Print version ISSN 0001-3765

An. Acad. Bras. Ciênc. vol.86 no.3 Rio de Janeiro Sept. 2014  Epub Aug 15, 2014

http://dx.doi.org/10.1590/0001-3765201420130187 

Agrarian Sciences

Thyroid gland development in Rachycentron canadum during early life stages

ADRIANA P.S. OTERO 1   2  

RICARDO V. RODRIGUES 1   2  

LUÍS A. SAMPAIO 1   2  

LUIS A. ROMANO 1   3  

MARCELO B. TESSER 1   2  

1Programa de Pós-Graduação em Aquicultura, Universidade Federal do Rio Grande/FURG, Av. Itália, Km 8, Caixa Postal 474, 96200-970 Rio Grande, RS Brasil

2Instituto de Oceanografia/IO, Laboratório de Piscicultura Estuarina e Marinha, Universidade Federal do Rio Grande/FURG, 96203-900 Rio Grande, RS, Brasil

3Instituto de Oceanografia/IO, Laboratório de Patologia e Imunologia de Organismos Aquáticos, Universidade Federal do Rio Grande/FURG, 96210-030 Rio Grande, RS, Brasil

ABSTRACT

The aim of this study was to describe the ontogeny of thyroid follicles in cobia Rachycentron canadum. Larvae were sampled daily (n=15 - 20) from hatching until 15 dah (days after hatching). Following, larvae were sampled every two days by 28 dah; a new sample was taken at 53 dah. The samples were dehydrated, embedded in Paraplast, and sections of 3 µm were dewaxed, rehydrated and stained with HE and PAS. A single follicle was already present 1 dah and three follicles were found 8 dah. The number of follicles increased up to 19 on 53 dah. The diameter of follicles and follicular cell height were lower 1 dah (6.83 ± 1.00 and 4.6 ± 0.01 µm), but increased from 8 dah (24.03 ± 0.46 µm e 6.43 ± 0.46 µm). From 8 dah, the presence of reabsorption vesicles was observed in the colloid and from the 19 dah some follicles did not present colloid. The early thyroid follicle appearance in cobia larvae as well as the high quantity of follicles without colloid and/or with vesicles even after the metamorphosis, might be the explanation of the fast growth of the cobia.

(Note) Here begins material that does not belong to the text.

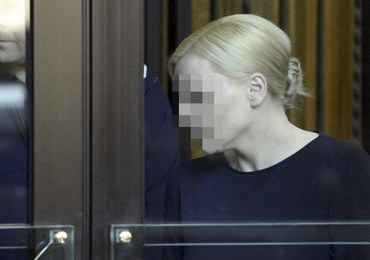 Drugi dzień procesu ws. afery Amber Gold. Wyjaśnienia będzie mogła złożyć Katarzyna P.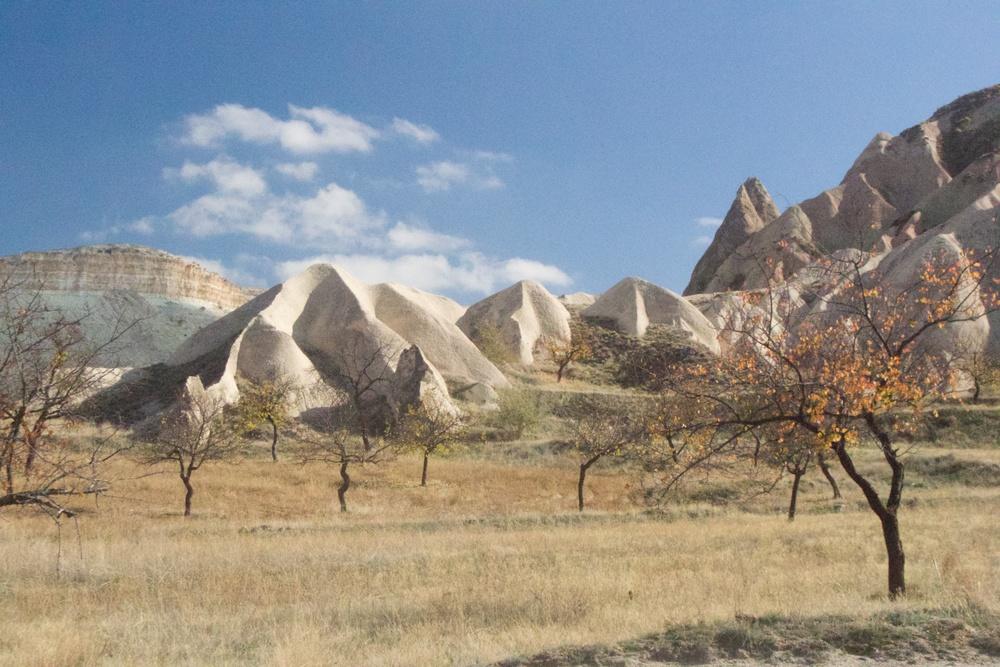 cappadocia-ontheground 6.jpg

Key words: colloid; follicles; larvae; metamorphosis; thyroid tissue

RESUMO

O objetivo deste estudo foi descrever a ontogenia dos folículos da tireóide em Rachycentron canadum. Larvas foram coletadas diariamente (n= 15 – 20) desde a eclosão até 15 dae (dias após eclosão). Posteriormente foram coletadas a cada dois dias até o 28 dae; uma nova amostragem ocorreu aos 53 dae. As larvas foram desidratadas e emblocadas em Paraplast e secções de 3 µm foram desparafinadas, reidratas e coradas com HE e PAS. Um folículo estava presente ao 1 dae e três foram encontrados aos 8 dae. O número de folículos aumentou até 19 aos 53 dae. O diâmetro dos folículos e a altura das células foliculares foram menores ao 1dae (68,3 ± 1,00 e 4,6 ± 0,01 µm), mas aumentou a partir do 8 dae (24,03 ± 0,46 µm e 6,43 ± 0,46 µm). A partir do 8 dae a presença de vesículas de reabsorção foi observada no colóide e a partir de 19 dae alguns folículos não apresentaram colóide. O surgimento precoce do folículo da tireóide no bijupirá assim como a grande quantidade de folículos sem colóide e/ou com a presença de vesículas mesmo após a metamorfose podem ser a explicação do rápido crescimento da espécie.

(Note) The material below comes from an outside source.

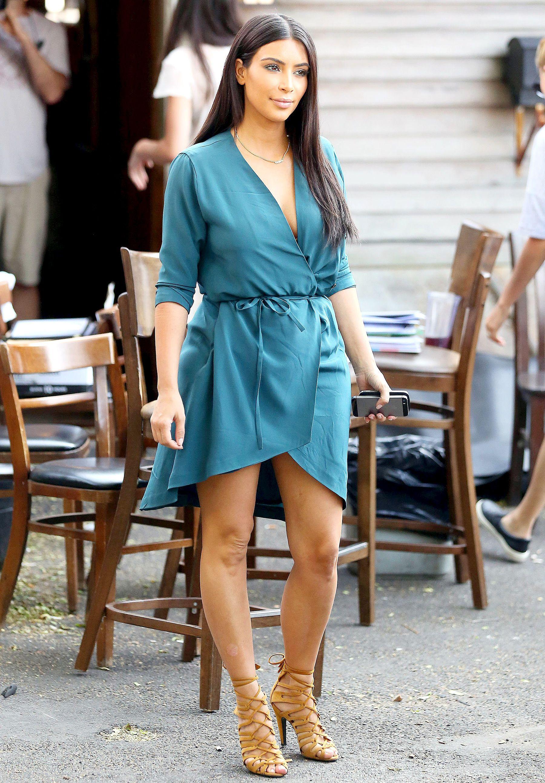 Fantastic Khloe Kardashian Bridesmaid Dresses Illustration - All ...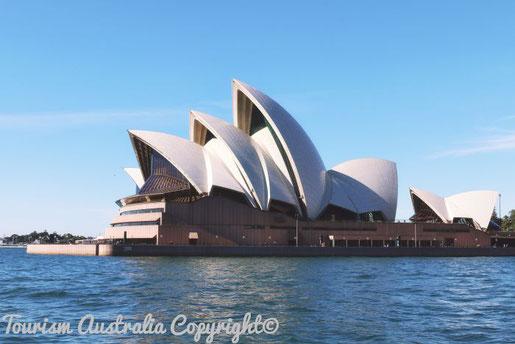 Sydney Opera House - Tourism Australia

Palavras-Chave: colóide; folículos; larvas; metamorfose; tecido tireoideano

INTRODUCTION

The cobia Rachycentron canadum (Linnaeus 1766) is a marine, pelagic species, with migratory habits and wide distribution in tropical and subtropical waters of the Atlantic, Pacific and Indian Oceans (Shaffer and Nakamura 1989). Cobia is considered a promising candidate for aquaculture due to its high growth rates, reaching 4 to 6 Kg within a year in captivity (Benetti et al. 2008, Sampaio et al. 2011). In this way, several researches were conducted in order to improve the rearing techniques such as: nutritional requirements (Fraser and Davies 2009), reproduction and larval rearing (Liao et al. 2004, Faulk and Holt 2005), effects of nitrogenous compounds and salinity (Resley et al. 2006, Rodrigues et al. 2007, 2011) and the use of immunostimulants and vaccines (Leaño et al. 2003, Lin et al. 2006).

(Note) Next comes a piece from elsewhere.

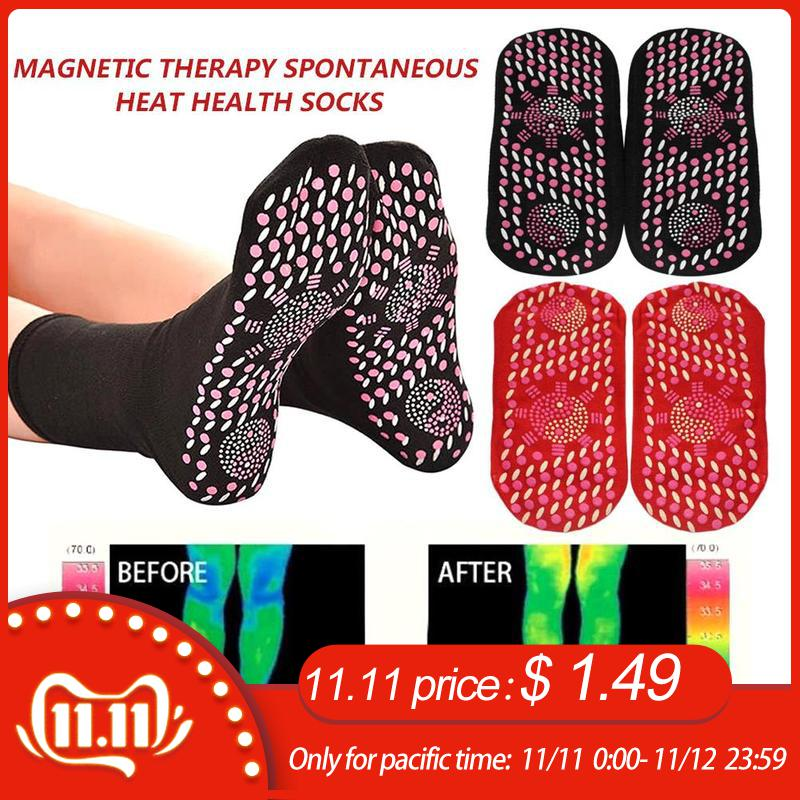 New Magnetic Socks Therapy Comfortable Self-Heating Health Care Socks Tourmaline Breathable Massager Winter Warm Foot Care Socks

The thyroid tissue in fish, through their iodine products, thyroxine (T4) and triiodothyronine (T3), exert direct influence on fish metabolism, growth, and metamorphosis (Brown and Bern 1989). A marking example of thyroid hormones' (THs) influence is observed during flatfish metamorphosis, where symmetrical pelagic larvae transform into a benthonic asymmetrical juvenile. The eye migration and the development of the digestive tract are morphological alterations under TH control (Inui and Miwa 1985, Piñuela et al. 2004). Other than that, the THs also have primordial role on survival, growth, and development of fish larvae that do not have such a marked metamorphosis (Lam 1980, Urbinati et al. 2008).

The synthesis of TH takes place in the thyroid follicles, under control of the thyroid-stimulating hormone (TSH) released by the pituitary (Baker 1964, Eales and Brown 1993, Yamano 2005). These follicles are the functional unit of the thyroid gland and are composed by a unique layer of follicular cells, which in turn, produce a colloidal lumen rich in thyroglobulin (Tg). The follicular cells absorb the Tg in order to produce THs (Takashima and Hibiya 1995).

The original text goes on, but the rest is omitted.